EXTRAIT DU DOCUMENT -
+---+

Dans Médium, son nouveau roman, pour lequel La Règle du Jeu va bientôt le recevoir, Philippe Sollers écrit : «La vraie révolution, aujourd’hui, c’est de ne pas désespérer, mais d’aimer, de croire et de s’évader». On peut sourire de ce programme. On peut, si l’on a l’esprit façonné par la militance, juger ses ambitions minimalistes, déplorer son infra-politisme. Mais voilà : Sollers, c’est son audace, revisite, le temps d’une escapade vénitienne, l’hésitation entre l’esthétique et l’éthique, l’art et l’engagement. Ou, si l’on préfère : l’hésitation entre le temps suspendu de la « durée pure » (aimer, croire, s’évader…) et l’effort pour changer le monde.

Et ce débat, ce tiraillement qui a mû tout le XXe siècle dans l’impatience puis l’assèchement de ses avant-gardes – ce dilemme, donc, qui rebondit aujourd’hui sous la plume de notre Casanova national, a été, avant lui, pris en charge par un penseur allemand qui s’éprouvait à gauche et même à l’extrême gauche, Walter Benjamin (1892-1940), comme en témoigne le passionnant Cahier de l’Herne qui lui est consacré.

La continuité de l’Histoire, l’origine de la servitude

Or, si Walter Benjamin est sans doute plus actuel que jamais c’est qu’il nous offre, enfin !,  de rompre avec l’illusoire narratif progressiste, sans céder à la résignation réactionnaire.

Rompre avec le progressisme ? Eh oui… Lui, le plus parisien des juifs berlinois ne s’est pas montré un lecteur assidu de Bergson et de Proust par la seule grâce de sa francophilie. Son enthousiasme pour ces deux écrivains de la « durée pure » recèle une cohérence philosophique. Chez ces devanciers, Benjamin a trouvé les ressources pour une repensée du temps. Repensée, au sens propre, émancipatrice.

+---+

DONNÉES FOURNIES -

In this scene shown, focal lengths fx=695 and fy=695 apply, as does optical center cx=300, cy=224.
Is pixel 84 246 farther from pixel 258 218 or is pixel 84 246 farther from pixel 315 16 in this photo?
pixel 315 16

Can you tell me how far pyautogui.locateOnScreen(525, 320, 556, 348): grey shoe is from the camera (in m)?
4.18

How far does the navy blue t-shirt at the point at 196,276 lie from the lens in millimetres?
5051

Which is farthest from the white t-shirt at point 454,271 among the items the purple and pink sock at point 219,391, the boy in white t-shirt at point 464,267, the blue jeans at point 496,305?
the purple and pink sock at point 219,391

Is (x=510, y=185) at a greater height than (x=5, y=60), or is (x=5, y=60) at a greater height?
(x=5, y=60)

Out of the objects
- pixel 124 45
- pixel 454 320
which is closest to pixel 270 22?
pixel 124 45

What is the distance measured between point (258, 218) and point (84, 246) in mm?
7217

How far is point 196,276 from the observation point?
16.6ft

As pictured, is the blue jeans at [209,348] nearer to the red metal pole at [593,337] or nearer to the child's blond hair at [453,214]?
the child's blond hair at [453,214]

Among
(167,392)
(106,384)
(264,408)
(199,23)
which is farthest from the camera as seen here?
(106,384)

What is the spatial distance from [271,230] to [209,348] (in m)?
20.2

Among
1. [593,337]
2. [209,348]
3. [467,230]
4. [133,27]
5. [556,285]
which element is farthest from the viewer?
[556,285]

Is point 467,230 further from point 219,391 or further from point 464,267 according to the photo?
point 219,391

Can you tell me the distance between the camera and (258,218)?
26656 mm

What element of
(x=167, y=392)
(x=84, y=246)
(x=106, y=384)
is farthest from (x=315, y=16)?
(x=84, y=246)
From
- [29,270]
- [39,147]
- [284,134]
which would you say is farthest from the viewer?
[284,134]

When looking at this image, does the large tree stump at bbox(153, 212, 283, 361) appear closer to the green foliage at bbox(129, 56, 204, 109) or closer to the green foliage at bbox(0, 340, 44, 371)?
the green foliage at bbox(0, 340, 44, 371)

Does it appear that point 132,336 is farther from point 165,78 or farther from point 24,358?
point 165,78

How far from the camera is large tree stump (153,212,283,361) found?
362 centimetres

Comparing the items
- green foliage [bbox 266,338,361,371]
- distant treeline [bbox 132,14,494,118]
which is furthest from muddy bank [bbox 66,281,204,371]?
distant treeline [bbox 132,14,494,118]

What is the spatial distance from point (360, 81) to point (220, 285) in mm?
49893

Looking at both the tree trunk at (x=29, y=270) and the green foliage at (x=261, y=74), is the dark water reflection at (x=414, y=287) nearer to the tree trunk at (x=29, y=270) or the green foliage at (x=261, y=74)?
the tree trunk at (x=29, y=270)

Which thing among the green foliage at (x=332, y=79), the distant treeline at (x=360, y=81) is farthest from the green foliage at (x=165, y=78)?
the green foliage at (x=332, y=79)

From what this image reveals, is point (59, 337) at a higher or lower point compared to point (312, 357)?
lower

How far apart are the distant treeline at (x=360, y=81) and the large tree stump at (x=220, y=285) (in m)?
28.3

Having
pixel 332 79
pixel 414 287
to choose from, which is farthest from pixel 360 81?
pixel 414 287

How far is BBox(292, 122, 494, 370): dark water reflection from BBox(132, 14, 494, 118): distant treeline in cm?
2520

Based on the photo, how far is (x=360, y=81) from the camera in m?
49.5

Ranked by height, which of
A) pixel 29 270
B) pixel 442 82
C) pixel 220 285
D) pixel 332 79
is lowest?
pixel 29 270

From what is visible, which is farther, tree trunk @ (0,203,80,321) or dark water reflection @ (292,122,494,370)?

+---+

À RÉALISER -
Recopiez l'extrait sur Walter Benjamin entre « La continuité de » et « sens propre, émancipatrice. », bornes incluses, en substituant « Baudelaire » à « Proust ». Appuyez-vous uniquement sur l'extrait.

CORRIGÉ -
La continuité de l’Histoire, l’origine de la servitude

Or, si Walter Benjamin est sans doute plus actuel que jamais c’est qu’il nous offre, enfin !,  de rompre avec l’illusoire narratif progressiste, sans céder à la résignation réactionnaire.

Rompre avec le progressisme ? Eh oui… Lui, le plus parisien des juifs berlinois ne s’est pas montré un lecteur assidu de Bergson et de Baudelaire par la seule grâce de sa francophilie. Son enthousiasme pour ces deux écrivains de la « durée pure » recèle une cohérence philosophique. Chez ces devanciers, Benjamin a trouvé les ressources pour une repensée du temps. Repensée, au sens propre, émancipatrice.